-- SHORT TASK --
Starting at the line containing "Is point (465, 1212)" and ending at the last line of the entries, copy those lines out again, substituting "remote tree" for every "distant tree" and leaving everything else the same.

* Begin MATERIAL FOR THE TASK *

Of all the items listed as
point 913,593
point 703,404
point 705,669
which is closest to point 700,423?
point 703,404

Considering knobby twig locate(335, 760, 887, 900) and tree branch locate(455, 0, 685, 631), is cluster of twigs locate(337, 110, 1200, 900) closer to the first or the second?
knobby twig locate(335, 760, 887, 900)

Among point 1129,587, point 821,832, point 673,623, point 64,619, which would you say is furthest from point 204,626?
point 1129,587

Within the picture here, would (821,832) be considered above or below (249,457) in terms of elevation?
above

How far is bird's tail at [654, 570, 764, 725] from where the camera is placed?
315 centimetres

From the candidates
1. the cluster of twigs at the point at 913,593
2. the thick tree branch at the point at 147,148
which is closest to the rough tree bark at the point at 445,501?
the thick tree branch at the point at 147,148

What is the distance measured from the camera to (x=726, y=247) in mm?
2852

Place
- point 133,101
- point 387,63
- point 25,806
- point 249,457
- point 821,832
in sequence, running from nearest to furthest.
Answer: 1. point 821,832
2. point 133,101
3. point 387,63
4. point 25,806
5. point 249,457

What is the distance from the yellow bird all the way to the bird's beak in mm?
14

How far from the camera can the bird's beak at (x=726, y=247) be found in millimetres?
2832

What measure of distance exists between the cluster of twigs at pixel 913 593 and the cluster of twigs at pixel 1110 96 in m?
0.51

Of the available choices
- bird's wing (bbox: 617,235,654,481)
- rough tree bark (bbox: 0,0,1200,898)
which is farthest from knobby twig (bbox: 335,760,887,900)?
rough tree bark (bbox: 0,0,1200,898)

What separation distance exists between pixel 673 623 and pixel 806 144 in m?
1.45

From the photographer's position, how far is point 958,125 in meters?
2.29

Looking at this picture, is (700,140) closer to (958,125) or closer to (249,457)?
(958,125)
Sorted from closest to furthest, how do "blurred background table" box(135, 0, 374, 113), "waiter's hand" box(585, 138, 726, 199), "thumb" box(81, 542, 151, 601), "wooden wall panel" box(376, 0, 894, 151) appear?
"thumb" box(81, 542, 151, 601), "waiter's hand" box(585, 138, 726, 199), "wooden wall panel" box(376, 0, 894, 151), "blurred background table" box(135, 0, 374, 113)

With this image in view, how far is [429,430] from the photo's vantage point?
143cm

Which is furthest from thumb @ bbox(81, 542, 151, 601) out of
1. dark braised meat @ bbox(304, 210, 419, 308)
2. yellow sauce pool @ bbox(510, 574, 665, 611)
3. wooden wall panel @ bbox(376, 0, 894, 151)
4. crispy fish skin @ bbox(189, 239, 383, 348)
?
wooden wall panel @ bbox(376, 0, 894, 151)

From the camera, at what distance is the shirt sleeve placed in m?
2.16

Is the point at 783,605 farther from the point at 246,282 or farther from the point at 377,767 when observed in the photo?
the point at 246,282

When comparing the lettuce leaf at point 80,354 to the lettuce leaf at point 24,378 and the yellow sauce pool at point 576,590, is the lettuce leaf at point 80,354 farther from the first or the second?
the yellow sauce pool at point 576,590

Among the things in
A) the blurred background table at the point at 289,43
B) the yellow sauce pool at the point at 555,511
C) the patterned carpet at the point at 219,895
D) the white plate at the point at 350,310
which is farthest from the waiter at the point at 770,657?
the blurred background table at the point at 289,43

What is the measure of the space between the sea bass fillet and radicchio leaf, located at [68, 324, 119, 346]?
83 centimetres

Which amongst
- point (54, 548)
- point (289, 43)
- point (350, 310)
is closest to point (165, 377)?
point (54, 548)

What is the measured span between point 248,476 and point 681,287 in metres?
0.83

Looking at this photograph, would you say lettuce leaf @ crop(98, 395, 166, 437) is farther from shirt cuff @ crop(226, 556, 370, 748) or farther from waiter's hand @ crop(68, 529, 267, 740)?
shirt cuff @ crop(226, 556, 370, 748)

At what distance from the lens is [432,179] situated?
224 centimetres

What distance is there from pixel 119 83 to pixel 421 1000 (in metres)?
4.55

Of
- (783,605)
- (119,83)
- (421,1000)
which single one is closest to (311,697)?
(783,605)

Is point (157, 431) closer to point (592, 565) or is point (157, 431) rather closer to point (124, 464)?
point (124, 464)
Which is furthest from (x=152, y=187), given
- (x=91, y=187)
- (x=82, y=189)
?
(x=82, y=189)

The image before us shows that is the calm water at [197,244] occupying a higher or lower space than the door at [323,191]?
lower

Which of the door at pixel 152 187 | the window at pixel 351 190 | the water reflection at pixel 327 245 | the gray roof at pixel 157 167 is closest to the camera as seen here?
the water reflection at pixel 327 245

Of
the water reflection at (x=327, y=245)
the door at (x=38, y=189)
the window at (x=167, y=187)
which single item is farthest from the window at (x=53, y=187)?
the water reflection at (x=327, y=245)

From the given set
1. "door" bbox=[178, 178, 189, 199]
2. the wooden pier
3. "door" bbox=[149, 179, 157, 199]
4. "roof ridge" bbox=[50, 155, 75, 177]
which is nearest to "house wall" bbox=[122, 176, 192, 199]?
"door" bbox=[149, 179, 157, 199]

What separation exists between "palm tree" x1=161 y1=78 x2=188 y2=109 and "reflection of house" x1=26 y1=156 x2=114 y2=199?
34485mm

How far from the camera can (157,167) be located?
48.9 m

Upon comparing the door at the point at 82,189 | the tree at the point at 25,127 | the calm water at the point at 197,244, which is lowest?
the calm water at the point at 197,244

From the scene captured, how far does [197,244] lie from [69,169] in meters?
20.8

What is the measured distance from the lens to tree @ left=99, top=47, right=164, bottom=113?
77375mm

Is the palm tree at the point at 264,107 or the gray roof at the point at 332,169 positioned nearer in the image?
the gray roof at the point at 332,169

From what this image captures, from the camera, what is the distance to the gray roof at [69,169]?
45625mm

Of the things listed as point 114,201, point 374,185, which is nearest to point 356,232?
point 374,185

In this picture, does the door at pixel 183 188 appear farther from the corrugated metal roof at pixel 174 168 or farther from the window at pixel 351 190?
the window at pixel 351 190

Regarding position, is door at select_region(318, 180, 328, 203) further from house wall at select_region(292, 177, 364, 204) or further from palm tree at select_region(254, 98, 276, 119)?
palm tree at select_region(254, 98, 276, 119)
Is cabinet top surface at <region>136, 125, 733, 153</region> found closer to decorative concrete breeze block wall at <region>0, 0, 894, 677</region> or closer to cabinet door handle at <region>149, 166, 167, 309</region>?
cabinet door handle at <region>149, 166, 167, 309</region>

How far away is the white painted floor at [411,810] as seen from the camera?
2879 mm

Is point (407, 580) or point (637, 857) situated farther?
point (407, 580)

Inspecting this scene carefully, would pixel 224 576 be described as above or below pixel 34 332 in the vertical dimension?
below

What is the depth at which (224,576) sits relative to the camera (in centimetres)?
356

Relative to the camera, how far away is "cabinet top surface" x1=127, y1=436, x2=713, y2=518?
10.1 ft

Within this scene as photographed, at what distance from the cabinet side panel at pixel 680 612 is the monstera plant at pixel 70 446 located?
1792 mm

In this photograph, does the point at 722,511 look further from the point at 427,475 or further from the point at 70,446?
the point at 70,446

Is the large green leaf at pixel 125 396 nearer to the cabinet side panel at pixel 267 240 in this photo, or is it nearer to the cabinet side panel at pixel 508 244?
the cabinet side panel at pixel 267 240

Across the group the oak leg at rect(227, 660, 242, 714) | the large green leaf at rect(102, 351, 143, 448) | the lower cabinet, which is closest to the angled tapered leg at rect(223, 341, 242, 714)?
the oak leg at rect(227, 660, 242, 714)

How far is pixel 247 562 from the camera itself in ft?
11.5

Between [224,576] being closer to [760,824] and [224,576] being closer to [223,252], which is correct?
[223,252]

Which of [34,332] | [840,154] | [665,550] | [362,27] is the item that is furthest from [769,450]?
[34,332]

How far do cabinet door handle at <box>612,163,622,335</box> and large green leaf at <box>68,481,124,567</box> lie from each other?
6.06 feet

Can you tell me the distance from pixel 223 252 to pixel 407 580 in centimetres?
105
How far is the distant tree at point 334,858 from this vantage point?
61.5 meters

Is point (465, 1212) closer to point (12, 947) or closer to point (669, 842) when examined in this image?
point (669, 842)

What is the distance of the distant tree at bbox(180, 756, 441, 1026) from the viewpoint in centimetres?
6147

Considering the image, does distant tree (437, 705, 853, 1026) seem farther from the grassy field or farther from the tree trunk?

* End MATERIAL FOR THE TASK *

-- WORKED SOLUTION --
Is point (465, 1212) closer to point (12, 947) or closer to point (669, 842) when examined in this image?
point (669, 842)

What is the distance of the remote tree at bbox(180, 756, 441, 1026) from the viewpoint in centimetres?
6147

Considering the image, does remote tree (437, 705, 853, 1026) seem farther from the grassy field or farther from the tree trunk?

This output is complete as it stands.